- [EXERCISE BRIEF]
Switch every "skate blade" in the data below to "skate runner", keep everything else unchanged, and leave the pictures out of your answer.

- [RECORDS SHOWN]
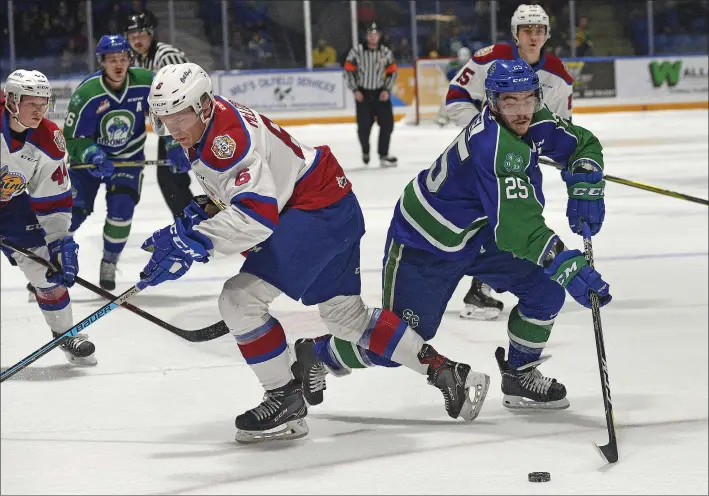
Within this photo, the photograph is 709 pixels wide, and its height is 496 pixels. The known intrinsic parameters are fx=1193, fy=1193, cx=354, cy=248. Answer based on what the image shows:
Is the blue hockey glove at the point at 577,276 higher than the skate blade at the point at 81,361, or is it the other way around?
the blue hockey glove at the point at 577,276

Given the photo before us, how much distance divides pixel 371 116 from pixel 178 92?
7.13 meters

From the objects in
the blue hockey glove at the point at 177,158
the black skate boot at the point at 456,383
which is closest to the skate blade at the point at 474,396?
the black skate boot at the point at 456,383

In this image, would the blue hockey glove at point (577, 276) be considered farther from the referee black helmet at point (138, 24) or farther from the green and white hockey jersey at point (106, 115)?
the referee black helmet at point (138, 24)

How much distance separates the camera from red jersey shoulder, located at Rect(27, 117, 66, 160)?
12.1 ft

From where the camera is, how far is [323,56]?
13.9 m

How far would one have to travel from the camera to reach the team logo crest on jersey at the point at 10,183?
12.1ft

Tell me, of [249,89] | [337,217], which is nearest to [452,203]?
[337,217]

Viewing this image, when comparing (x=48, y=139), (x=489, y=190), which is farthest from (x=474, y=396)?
(x=48, y=139)

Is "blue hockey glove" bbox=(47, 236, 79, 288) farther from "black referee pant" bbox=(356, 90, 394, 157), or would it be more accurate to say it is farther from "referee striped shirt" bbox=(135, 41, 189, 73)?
"black referee pant" bbox=(356, 90, 394, 157)

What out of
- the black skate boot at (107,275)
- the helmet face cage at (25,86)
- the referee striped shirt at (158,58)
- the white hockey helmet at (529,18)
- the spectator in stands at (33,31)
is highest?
the spectator in stands at (33,31)

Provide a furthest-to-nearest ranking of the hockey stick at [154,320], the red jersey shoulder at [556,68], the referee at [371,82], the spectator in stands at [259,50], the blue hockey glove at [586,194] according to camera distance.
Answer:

- [OUTPUT FOR THIS EXERCISE]
Within this photo, the photograph is 709 pixels wide, and its height is 496 pixels. The known intrinsic parameters are fx=1193, fy=1193, cx=354, cy=248. Answer based on what the image shows:
Is the blue hockey glove at the point at 577,276 higher than the skate runner at the point at 81,361, or is it the other way around?
the blue hockey glove at the point at 577,276

Given the photo before us, how much distance divides pixel 371 116 from pixel 178 92?
7.13 meters

From the objects in
the blue hockey glove at the point at 177,158
the black skate boot at the point at 456,383
which is closest to the skate runner at the point at 474,396?
the black skate boot at the point at 456,383

In this image, would the blue hockey glove at point (577, 276) be considered farther from the referee black helmet at point (138, 24) or farther from the green and white hockey jersey at point (106, 115)?
the referee black helmet at point (138, 24)

How much distance separates the camera from red jersey shoulder, located at Rect(27, 117, 66, 160)?
12.1 ft

From where the camera is, how far is [323,56]?
13.9 m

How far would one have to travel from the camera to reach the team logo crest on jersey at the point at 10,183?
12.1ft

Tell me, of [249,89] | [337,217], which is nearest to [452,203]?
[337,217]

Viewing this image, when comparing (x=48, y=139), (x=489, y=190), which is farthest from (x=474, y=396)?
(x=48, y=139)

Is "blue hockey glove" bbox=(47, 236, 79, 288) farther from "black referee pant" bbox=(356, 90, 394, 157), or would it be more accurate to say it is farther from "referee striped shirt" bbox=(135, 41, 189, 73)?
"black referee pant" bbox=(356, 90, 394, 157)

What out of
- the black skate boot at (107,275)
- the helmet face cage at (25,86)
- the referee striped shirt at (158,58)
- the white hockey helmet at (529,18)
- the spectator in stands at (33,31)
is highest?
the spectator in stands at (33,31)

Provide a furthest-to-nearest ranking of the hockey stick at [154,320], the red jersey shoulder at [556,68], the referee at [371,82], the spectator in stands at [259,50], the blue hockey glove at [586,194] according to camera distance.
Answer:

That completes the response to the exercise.